## [Exercise]
Skip the pictures and return every entry exactly as written.

Stored items:
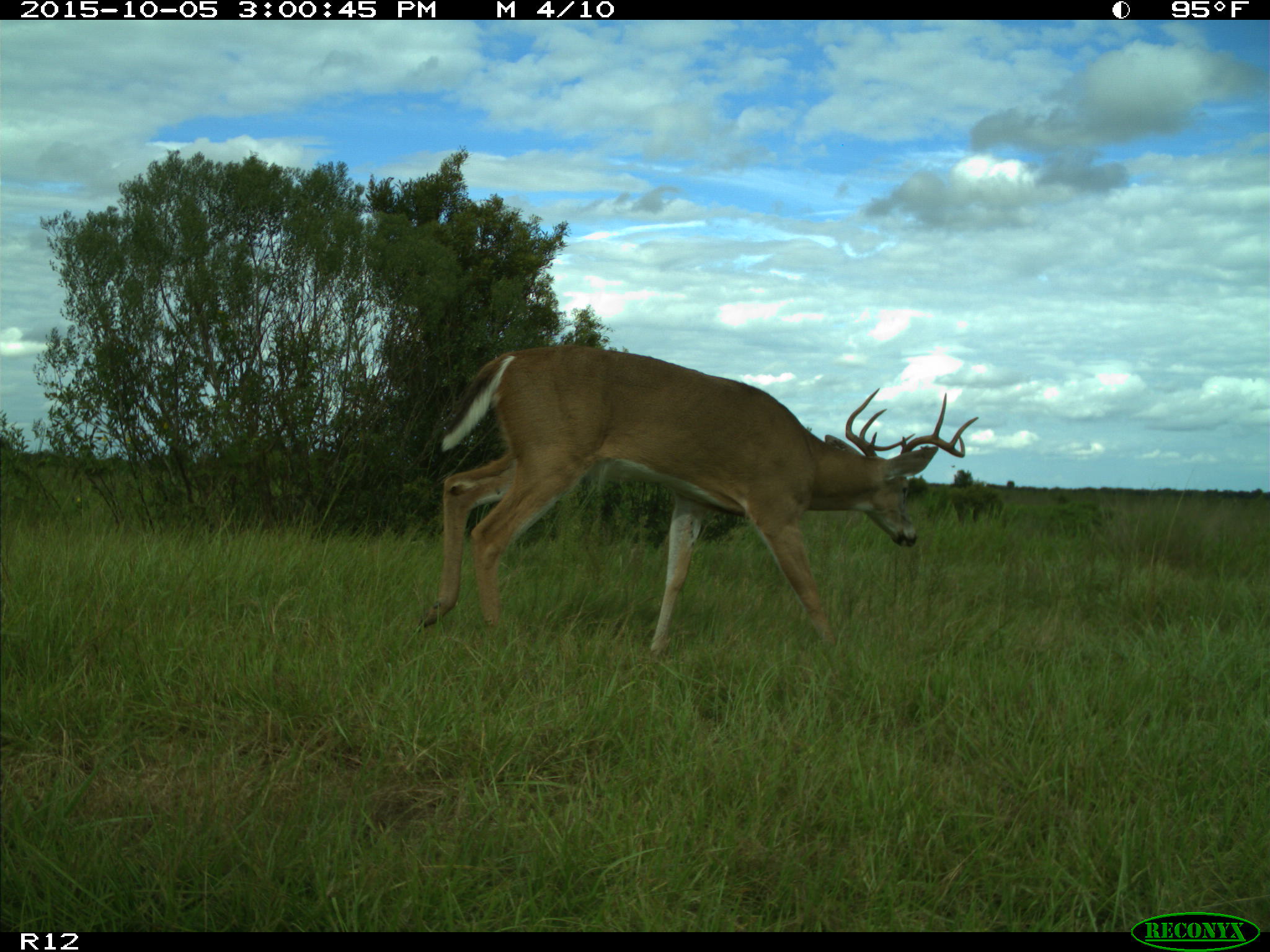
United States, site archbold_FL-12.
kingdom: Animalia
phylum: Chordata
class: Mammalia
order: Artiodactyla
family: Cervidae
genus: Odocoileus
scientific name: Odocoileus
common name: deer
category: unidentified deer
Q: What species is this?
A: Unidentified deer (deer) (Odocoileus).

## [Answer below]
United States, site archbold_FL-12.
kingdom: Animalia
phylum: Chordata
class: Mammalia
order: Artiodactyla
family: Cervidae
genus: Odocoileus
scientific name: Odocoileus
common name: deer
category: unidentified deer
Q: What species is this?
A: Unidentified deer (deer) (Odocoileus).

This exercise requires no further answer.